Commissioners gave tentative approval Sept. 11 to a $528.1 million overall budget compared to last year’s $448.1 spending plan. It includes capital projects for utilities, road work and the airport.
The tentative plan includes a general fund budget of $123.2 million, compared to last year’s approved budget of $110.8 million. The proposed tax increase would bring in about $9 million in additional revenue for the general fund.
The vote on the initial budget proposal was 3-2, with Holcomb, Allocco and Mitten voting yes, and Champion and Dukes voting no.
The tentative tax rate for the general fund, approved by the same three commissioners, would increase by one mill, which is $1 in tax for every $1,000 of appraised taxable property value. For the owner of the typical Hernando County home with a taxable value of $75,000, the general fund taxes would jump by $75.
Even with that increase, the county’s financial consultant said, the county will have to cut spending to break even in the years to come. Plus, budget growth must be less than currently proposed for the county to build back healthy reserves and fund new projects in future years, the consultant said.
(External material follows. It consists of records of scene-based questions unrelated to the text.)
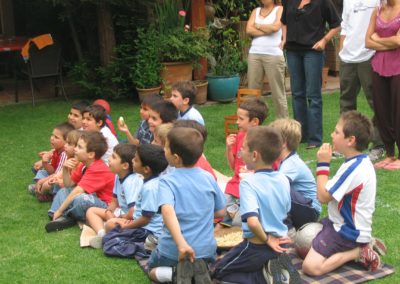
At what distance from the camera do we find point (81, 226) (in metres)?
4.67

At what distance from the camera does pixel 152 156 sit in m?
3.97

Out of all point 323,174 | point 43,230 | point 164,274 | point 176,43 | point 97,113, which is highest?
point 176,43

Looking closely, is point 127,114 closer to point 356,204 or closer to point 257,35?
point 257,35

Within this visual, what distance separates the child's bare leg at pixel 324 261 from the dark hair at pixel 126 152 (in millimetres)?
1359

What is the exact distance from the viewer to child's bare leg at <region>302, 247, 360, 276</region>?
3656 mm

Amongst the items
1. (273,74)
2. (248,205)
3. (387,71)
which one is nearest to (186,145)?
(248,205)

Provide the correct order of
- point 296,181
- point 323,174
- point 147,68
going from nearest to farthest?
point 323,174, point 296,181, point 147,68

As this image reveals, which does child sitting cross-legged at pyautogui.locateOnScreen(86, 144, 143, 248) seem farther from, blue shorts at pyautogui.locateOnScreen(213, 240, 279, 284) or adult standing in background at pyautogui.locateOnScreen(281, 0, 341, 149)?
adult standing in background at pyautogui.locateOnScreen(281, 0, 341, 149)

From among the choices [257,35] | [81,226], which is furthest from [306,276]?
[257,35]

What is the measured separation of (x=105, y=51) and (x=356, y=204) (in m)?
6.71

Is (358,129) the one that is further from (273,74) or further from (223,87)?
(223,87)

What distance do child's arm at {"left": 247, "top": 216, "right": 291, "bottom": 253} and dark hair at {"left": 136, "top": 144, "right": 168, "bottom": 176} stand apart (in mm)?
899

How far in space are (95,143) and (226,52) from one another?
5.25m

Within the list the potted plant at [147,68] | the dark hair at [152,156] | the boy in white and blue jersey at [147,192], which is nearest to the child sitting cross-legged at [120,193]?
the boy in white and blue jersey at [147,192]
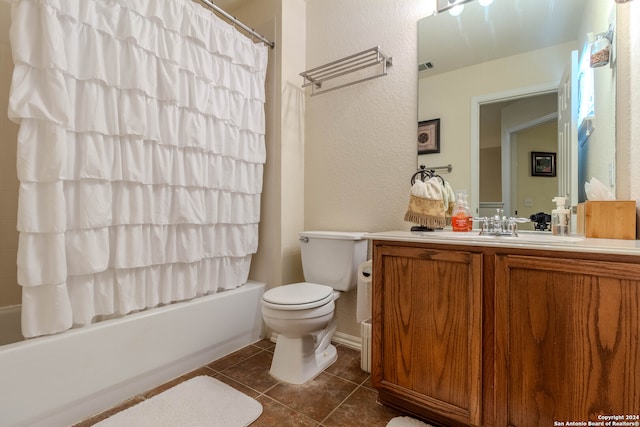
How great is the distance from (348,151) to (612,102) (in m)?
1.36

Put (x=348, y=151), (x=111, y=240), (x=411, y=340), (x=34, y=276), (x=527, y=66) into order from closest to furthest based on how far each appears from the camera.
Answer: (x=34, y=276)
(x=411, y=340)
(x=111, y=240)
(x=527, y=66)
(x=348, y=151)

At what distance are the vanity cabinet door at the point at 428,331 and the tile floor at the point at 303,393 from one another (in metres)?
0.13

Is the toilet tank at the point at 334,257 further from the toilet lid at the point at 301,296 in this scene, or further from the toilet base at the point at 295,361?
the toilet base at the point at 295,361

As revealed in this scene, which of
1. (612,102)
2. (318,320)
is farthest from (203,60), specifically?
(612,102)

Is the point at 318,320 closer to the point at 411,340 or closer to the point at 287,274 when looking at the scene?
the point at 411,340

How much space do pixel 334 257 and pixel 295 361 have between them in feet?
2.10

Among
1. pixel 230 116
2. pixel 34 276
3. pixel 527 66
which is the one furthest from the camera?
pixel 230 116

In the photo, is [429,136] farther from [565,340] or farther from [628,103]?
[565,340]

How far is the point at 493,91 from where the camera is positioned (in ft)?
5.29

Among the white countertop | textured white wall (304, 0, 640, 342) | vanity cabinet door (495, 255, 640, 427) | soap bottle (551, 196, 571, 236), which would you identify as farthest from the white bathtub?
soap bottle (551, 196, 571, 236)

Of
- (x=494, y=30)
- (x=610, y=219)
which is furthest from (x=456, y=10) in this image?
(x=610, y=219)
Champion continued to push for more cuts, saying the commission needs to behave as families do when they don’t have money for the things they want.
"If you can’t afford it, you can’t afford it,'' he said. "This is not sustainable.''
At the very least, Champion urged commissioners to commit to a lower rate of spending growth or to a specific total budget amount. But a vote on the tentative numbers resulted in the same 3-2 result, with the majority hoping the staff will bring adjustments to next week’s hearings.
Champion voiced concern about what an economic downturn might mean for the county’s long-term recovery.
"We’re in big trouble then,'' he said.
The general fund tax rate increase won’t be the only upcoming hit to property owners under the current plan.
They also will face an increased landfill fee that commissioners approved several months ago. The solid waste assessment will increase on their tax bills from $63.05 to $69.40. The fee has not increased in more than 15 years, and the additional dollars will fund an expansion of the county landfill, a new way to dispose of storm water at the landfill and future storm debris removal.
County utility customers likely will see an increase in their water and sewer bills next year. A new rate study will be up for discussion on Tuesday, as well.